Karen Brettell
NEW YORK (Reuters) – The U.S. dollar fell to a four-month low on Friday after a weaker-than-expected jobs report for July raised expectations that the Federal Reserve would cut interest rates by 50 basis points in September on a worsening economy.
Employers added 114,000 jobs, below expectations for a gain of 175,000. The unemployment rate rose to 4.3%, above economists’ expectations of being unchanged this month at 4.1%.
Investors now price in a 71% chance that the Fed will cut rates by 50 basis points in September, up from 31% before the data and 22% on Thursday, according to CME Group’s (NASDAQ:) FedWatch Tool.
The cut of at least 25 basis points in September is now fully factored in, and monetary policy is expected to ease by 116 basis points by the end of the year.
“This is what growth fear looks like. The market is starting to realize that the economy is actually slowing down,” said Wasif Latif, president and chief investment officer at Sarmaya Partners in Princeton, New Jersey.
It last fell 1.1% to 103.21 and bottomed out at 103.12, its lowest since March 14. It is the biggest one-day percentage drop since November.
Treasury yields also fell, with the yield on the two-year rate-sensitive note falling to 3.845%, its lowest level since May 2023, and the yield on the 10-year Treasury note hitting a low of 3.79% for the first time since Dec. 27.
The U.S. Labor Department said Hurricane Beryl, which made landfall in Texas on July 8, had “no discernible impact” on employment data, dismissing one theory that could explain the weakness.
“There’s no bright spot anywhere, as far as I can tell.
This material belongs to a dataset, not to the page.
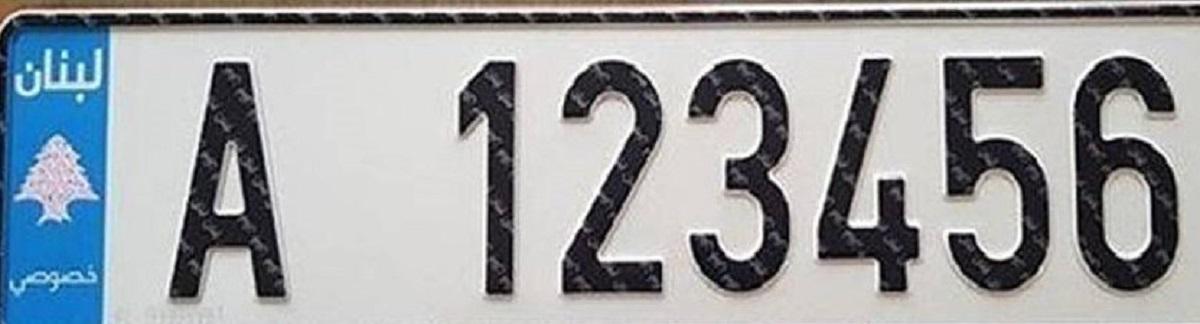 أَيها اللبنانيون: إِياكم والأَرقام الـمُمَيَّـزة لسياراتكم!!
They’re saying there’s been no hurricane effects, and if there were, it’s not enough to offset the amount of softness we’re seeing,” said Steve Englander, global head of G10 FX research at Standard Chartered (OTC:) in New York.
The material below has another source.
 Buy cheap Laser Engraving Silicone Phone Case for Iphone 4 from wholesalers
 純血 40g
Some economists, however, were not convinced that Beryl was having no impact and saw some positive aspects in Friday’s employment data.
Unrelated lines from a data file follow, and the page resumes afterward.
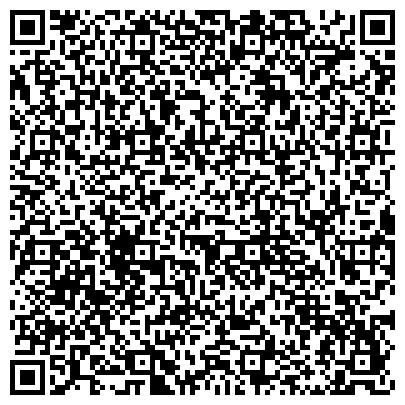 QR-код с контактной информацией организации Рудненский цементный завод, ТОО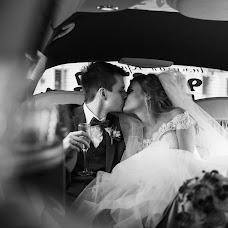 Wedding photographer Olga Lapshina (Lapshina1993). Photo of 12.10.2018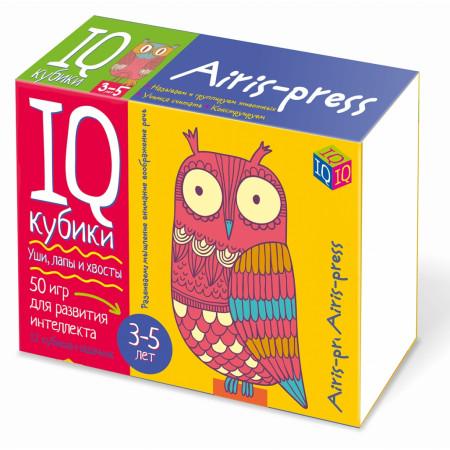 Кубики АЙРИС-ПРЕСС 61048 Умные кубики. Уши, лапы и хвосты. 50 игр для развития интеллекта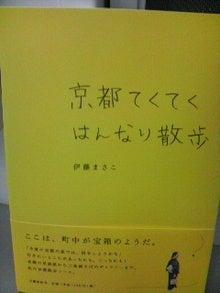 200810301803.jpg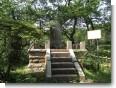 高遠公園の碑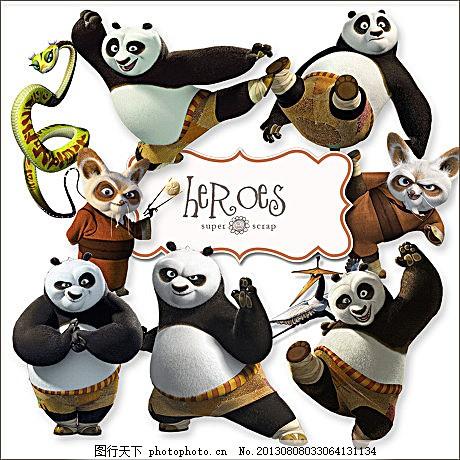 psd分层 其他  功夫熊猫png素材免费下载 png素材 功夫 功夫熊猫 灵蛇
The Federal Reserve kept interest rates unchanged at the end of a two-day meeting on Wednesday, with Chairman Jerome Powell saying rates could be cut as early as September if the U.S. economy follows the expected path.
US Federal Reserve Chairman Austan Goolsbee said on Friday that the US central bank should act “steadily”, in soft resistance to market pricing in interest rate cuts.
Weaker employment data, a tender manufacturing report and a disappointing business outlook in recent days have increased concerns that the economy is deteriorating at a faster pace.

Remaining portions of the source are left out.